The Gills are all-but-assured of League 2 football next season, sitting nine points clear of the drop zone with five games to play.
But they’ve got a testing run-in against a number of sides hopeful of featuring in League 1 next term.
Gillingham lost 2-1 at second-placed Northampton on Easter Monday. They now host third-placed Stockport at Priestfield this Saturday and leaders Leyton Orient are the visitors on Tuesday night.
Harris’ men also have trips to top-seven sides Bradford and Salford in their remaining matches.
“That’s the importance of playing these tough fixtures at the end of the season,” stated Harris.
“I can assess my players against them and see where we excel or fall a little bit short. We need to play better teams.
“We’ve had some fantastic results, home and away, and rightly so because we’ve dominated teams.
“When you’re coming up against the best sides over the course of the season, they deserve to be at the top of the league.
“Stockport won 4-0 (against Newport on Monday) so they’re vying for automatic promotion and then Leyton Orient are going to be champions and we also go to Bradford and Salford. They’re brilliant fixtures and they’re the games that I want now.
“We’re very close to achieving the goal since Christmas of getting to safety so it’s not about stepping backwards or relaxing. It’s about pushing ourselves and challenging ourselves to the end of the season.”
It wasn’t just the 90 minutes against Northampton that gave Harris lessons to learn.
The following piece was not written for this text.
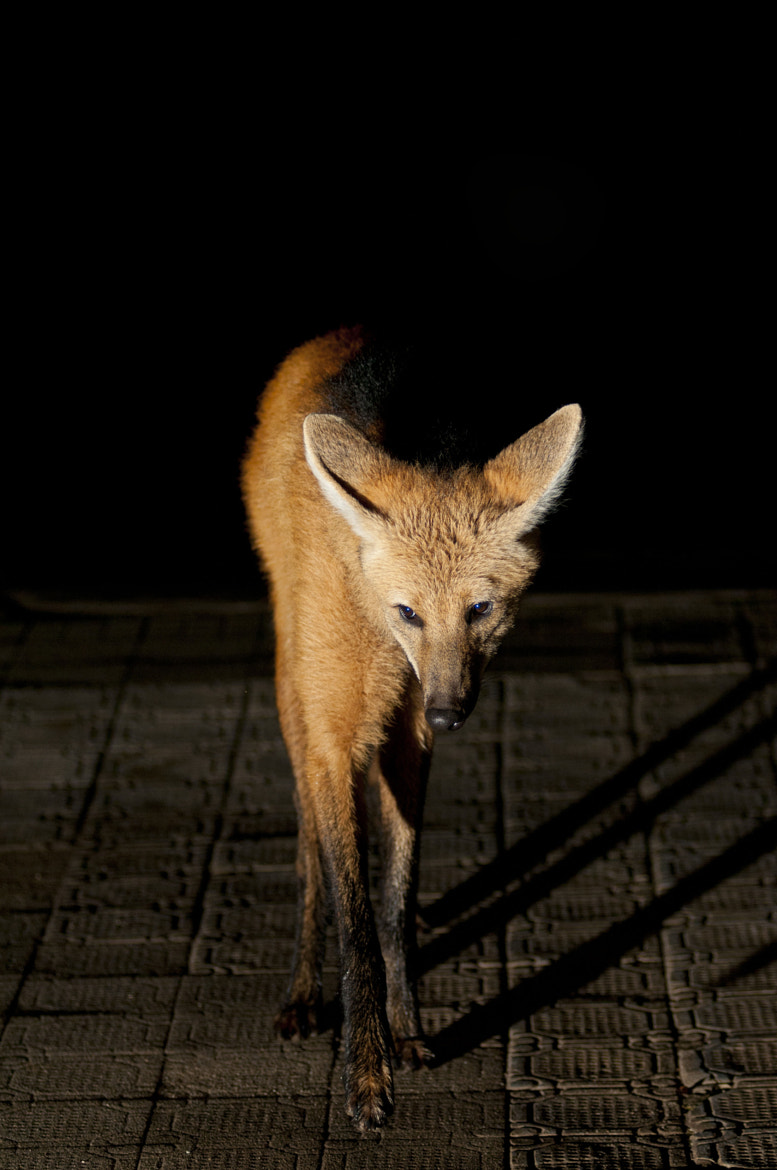 Photograph Maned Wolf by ROGERIO COSTA on 500px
He’s watched their recent games, and will know exactly what it takes to get into the top three ahead of next season. It’s where the Gills want to be under their new owners, Brad and Shannon Galinson.
“Me seeing Northampton on Monday and us against them, being able to watch the game back and watch their players and their games leading into this one, was a great learning curve for me,” added Harris.
“You have to play against what’s in front of you. The fixture list falls the way it does.
“I really look forward to being back at Priestfield for back-to-back games, Saturday-Tuesday, challenging games for sure against two of the best teams in the league in my opinion and that’s what I want at this stage of the season.
“I’ve got players who play well at home and don’t really fancy it away from home in my opinion so we’re quite fortunate the next two games are at home.”
Harris certainly learned that his players were struggling to play against a different formation than their own.
Having started the game with a 4-4-2, the Gills boss switched to match Northampton’s 3-5-2 at the break - because his players were making “poor decisions”.
“It eliminated decision-making for the players,” stated Harris.
“You end up with three centre-halves against two centre-forwards, wing-back against wing-back, two centre-forwards have to play against three and it’s man-for-man in midfield.
“When I say to the players at half-time it’s really poor decisions in the first half, it just limits those decisions and we looked better second half.
“I thought first half we got out-fought. We lost duels, when the space becomes too big you have to start making decisions in football and we continued to make poor decisions.
“Personality-wise there’s not enough communication on the pitch, we can really help each other by a little bit of talking and demanding the ball.
“Having said all that there’s not a lot in the game, we got to 83 minutes and it was 1-1.”
Max Ehmer made his 350th appearance for the Gills on Monday.
He had one season away at Bristol Rovers but has largely been a mainstay of the club’s defence since making his debut against Port Vale in November 2014.
“A great servant for the football club,” reflected Harris. “I didn’t think it was one of his greatest games so he’ll be disappointed with his own performance in being in a losing team on the road again.
“It’s a great achievement for a player in the modern game to stay at one club - I know he’s been away - to make that amount of appearances for one club, fair play to him.”